■ REQUEST:
Could you continue the PyTorch SMILES2Vec notebook below, starting right after the statement that initializes `one_hot` with zeros?

■ PASSAGE PROVIDED:
Pytorch implementation of SMILES2VEC code

Define some tools that will be used 

In [1]:
import pandas as pd
import numpy as np
import torch
'''
This code defines and trains the SMILES2Vec on a dataset that has 
1) SMILES 2) molecule property 3) train/test split value in columns of a csv file

First we will define some important tools that are used by the MAIN code

Variables:

            vectorize           - A function that converts SMILES character set to a one-hot embedding
            one_hot             - this is a tensor that is #data x #embed_size x #characters,
                                  each SMILES string will have an associated embedding of size (max(smiles) + 50)
                                  each embedding will have a vector of size #characters, where one of them will be
                                  "1" and the others "0" depending on which character is in the SMILES. The first
                                  character is always "!" which does have an integer associated which is the "1" in 
                                  first embedding vector. All the final characters of the string are "E" which also
                                  have an integer associated with them and will have embeddings with an element as "1".
                                  The rest of the characters are all in between, each with their own embedding, and 
                                  and an element of "1" lighting up for the integer associated with that character
            R2_calc             - a tool that calculates the R^2 between predicted and true values

'''
#Vectorize the SMILES strings in one-hot embeddings of size of the
#embedding (len largest SMILES string + 5) and charset (number of unique characters in the SMILES data). 
#One-hot encoding will just light up the character that each part of the SMILES corresponds to (56x27),
#for example the 3rd character might be a '[' which means that the third row will have a "1" in the 27th column
#... etc 
def vectorize(smiles,max_stringsize,charset,char_to_int):
        
        #initialize the vectorized data as the #data, embed_size, len(charset)
        one_hot =  np.zeros((smiles.shape[0], max_stringsize , len(charset)),dtype=np.int8)

■ DATA EXCERPT:
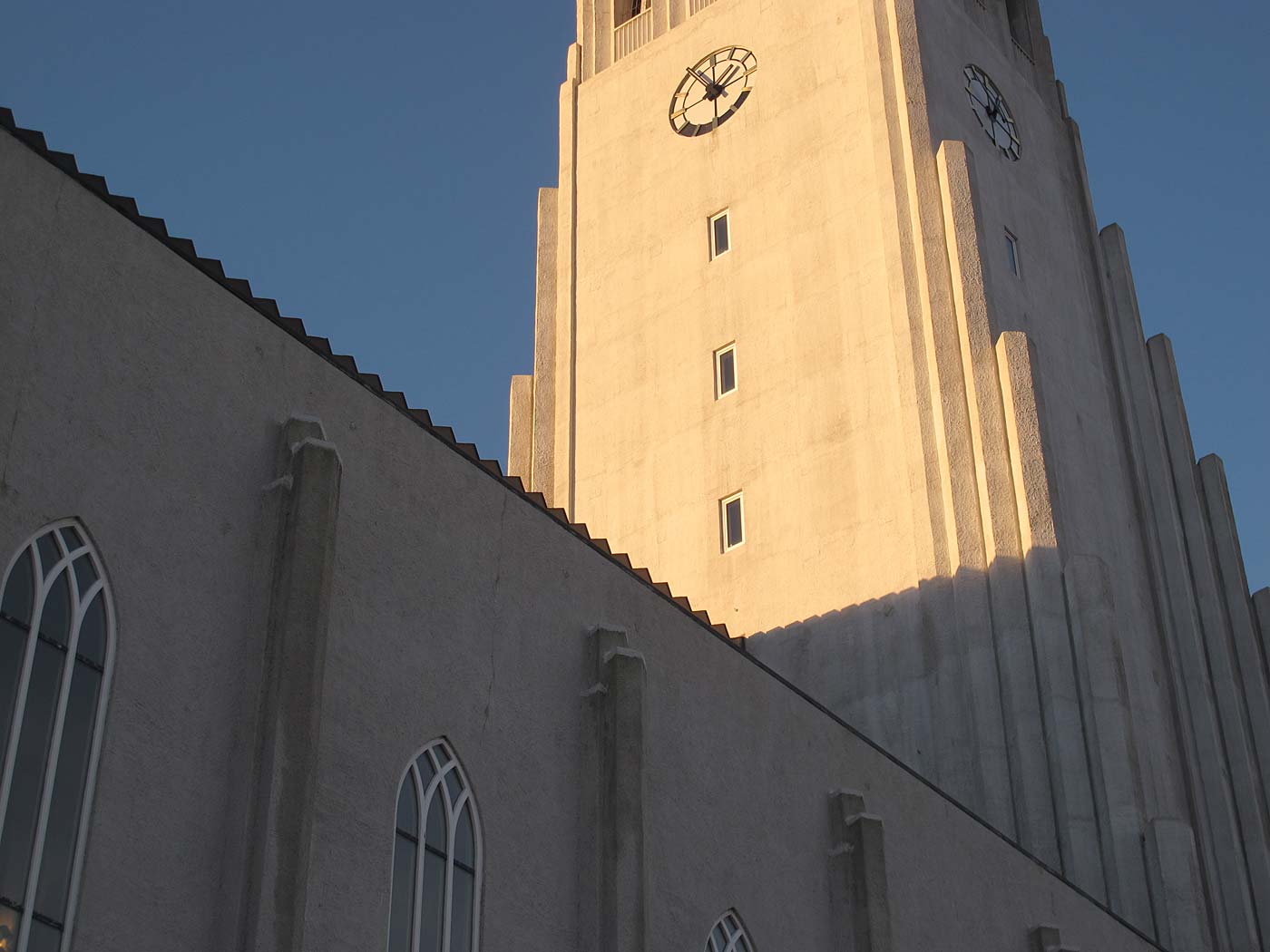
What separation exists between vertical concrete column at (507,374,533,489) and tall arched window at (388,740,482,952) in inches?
755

■ THE REPLY:
        #for each molecule and associated smiles string in data 
        for each_molecule, smile in enumerate(smiles):
            #encode the startchar, the first character in all smiles is "!" and 
            #this will take one position in the embedding vector for this character
            one_hot[each_molecule,0,char_to_int["!"]] = 1
            #encode the rest of the chars, depending on what their integer associated with the character
            for j,c in enumerate(smile):
                one_hot[each_molecule,j+1,char_to_int[c]] = 1
            #Encode endchar
            one_hot[each_molecule,len(smile)+1:,char_to_int["E"]] = 1
        return one_hot

def r2_calc(y_true, y_pred):
    SS_res = torch.sum((y_true - y_pred)**2)
    SS_tot = torch.sum((y_true - torch.mean(y_true))**2)
    epsilon = torch.finfo(y_true.dtype).eps  # Small constant to avoid division by zero
    return 1 - SS_res / (SS_tot + epsilon)

Loading and preprocessing data

In [4]:

'''
This code defines and trains the SMILES2Vec on a dataset that has 
1) SMILES 2) molecule property 3) train/test split value in columns of a csv file

Variables: 

        data             - loaded from a csv file that contains the properties mentioned above
        X_train_smiles   - the SMILES train set extracted using the split column
        X_test_smiles    - the SMILES test set extracted using the split column
        property         - the target property for training
        Y_train          - the train targets extracted using the split column
        Y_test           - the test targets extracted using the split column
        charset          - the set of unique SMILES characters in the data, extracted by using "set" on 
                           list joining all SMILES, "".join(list(data.smiles))
        char_to_int      - dictionary that maps char to integers, dict((c,i) for i,c in enumerate(charset))
        int_to_char      - dictionary that maps integers to chars, dict((i,c) for i,c in enumerate(charset))
        embed _size      - the size of the embedding which is taken to be the size of the LARGEST SMILES + 50
        X_train_embed    - the embedded training SMILES retrieved using the vectorize tool  
        X_test_embed     - the embedded testing SMILES retrieved using the vectorize tool
        X_train_tensor   - the tensor verion of X_train_embed
        X_test_tensor    - the tensor version of X_test_embed
        mol_str_train    - the SMILES train set which is now embedded and has a starting "!" and
                           "E" for all the ending charachters
        mol_str_test     - the SMILES test set which is now embedded and has a starting "!" and
                           "E" for all the ending charachters
'''

#LOAD the SMILESvsProperties data
data = pd.read_csv('data/IGC50.csv')

#Split the data into training and testing
X_train_smiles = np.array(list(data["smiles"][data["split"]==1]))
X_test_smiles = np.array(list(data["smiles"][data["split"]==0]))


property = "Activity"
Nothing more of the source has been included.